The next couple days were sketchy, monitoring him closely, keeping him well medicated and worrying. Turns out, as we discovered when we took AJ to our walk-in clinic Sunday, Teddy had strep throat. We had no clue until his seizure, and the only warning sign in hindsight was shivering before bed. We had attributed that to being chilly from a water ride and going onto an air conditioned bus. Even through the illness, there was no sign of sore throat that we could tell. We had fever and vomiting as his symptoms. He's a tough kid to diagnose with his lack of verbal communication and high tolerance of pain.

The saying ignorance is bliss is true. This event ripped away some of that ignorance, that ability to pretend it won't happen to us. Those kids who need ambulance rides for their seizures or who actually need rescue medications? That won't happen to us, even though Teddy has a rescue medicine prescribed. Yeah, right.

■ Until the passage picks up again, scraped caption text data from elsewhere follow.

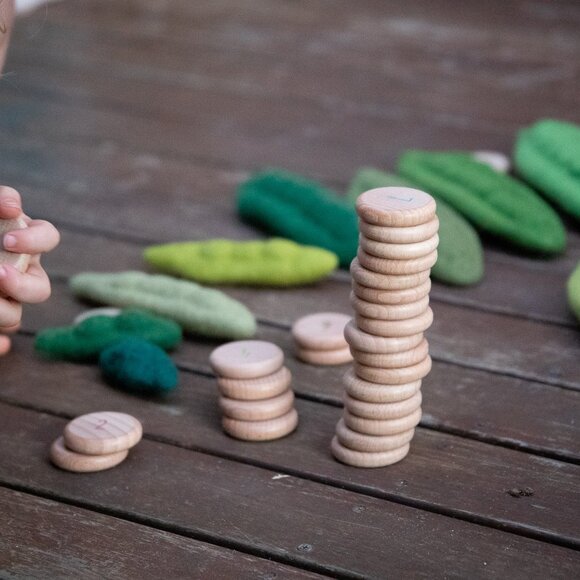 NWT Grapat Wooden Toys Coins To Count - 60 Pieces - Picture 3 of 3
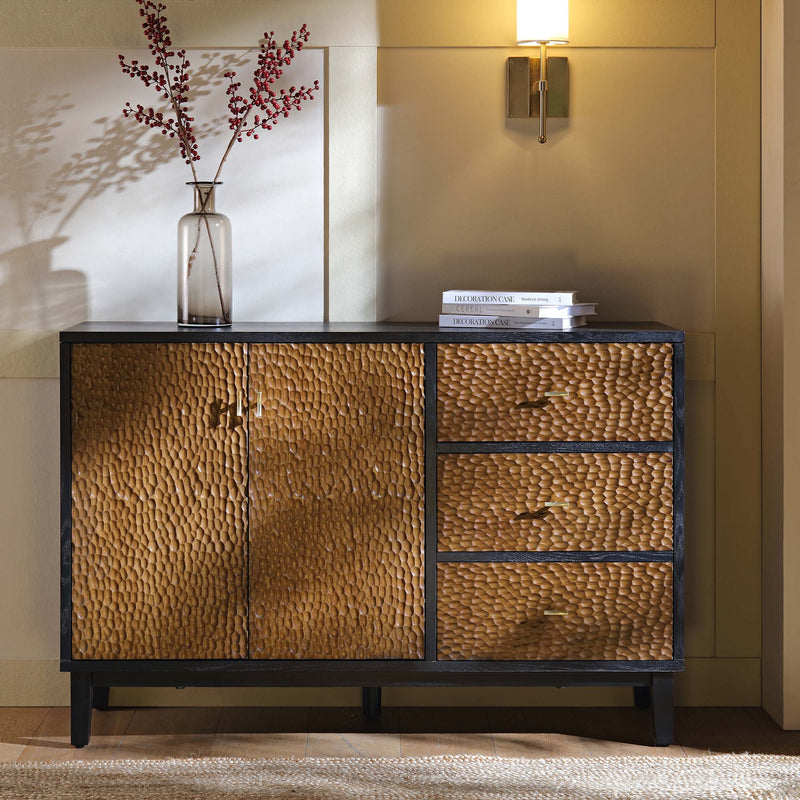 Bianca Chip Carved 2 - Door 3 - Drawer Sideboard, Antique Bronze & Black - daals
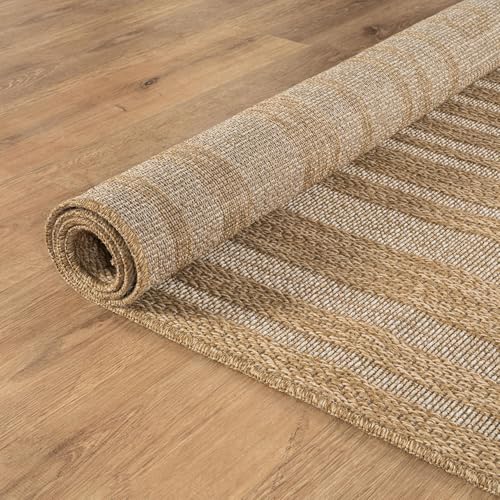 Beverly Rug Easy Jute Framed Border Rug 4x6 Washable Durable Indoor Outdoor Area Rugs for Living Dining Room Patio Office Stain Resistant Non Shedding Casual Indoor Outside Carpet 4 x 6 Natural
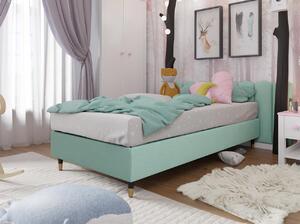 Jednolůžková čalouněná postel s matrací 90x200 NECHLIN 5 - mentolová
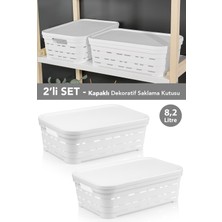 Meleni Home 2'li Kapaklı Delikli Dekoratif Piramit Saklama Kutusu - Dolap Içi Düzenleyici Organizer 8,2 Lt Beyaz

Then I think about all the what ifs, which is such a slippery slope. What if this happened on the airplane? Teddy could be the reason a flight is diverted for an emergency landing. What if this happened when we've been in some of our most remote national parks, literally 3 hours from medical services? I don't know. What if a seizure like this happens when Dave isn't right next to Teddy to notice that his breathing changed and something is wrong? I don't know.

The what if questions could go on and on, but that's not a productive line of thinking. The best we can do is work to be prepared in the event that we have a situation arise in the future, work on our mental scripts and continue to trust in God to help us along the way.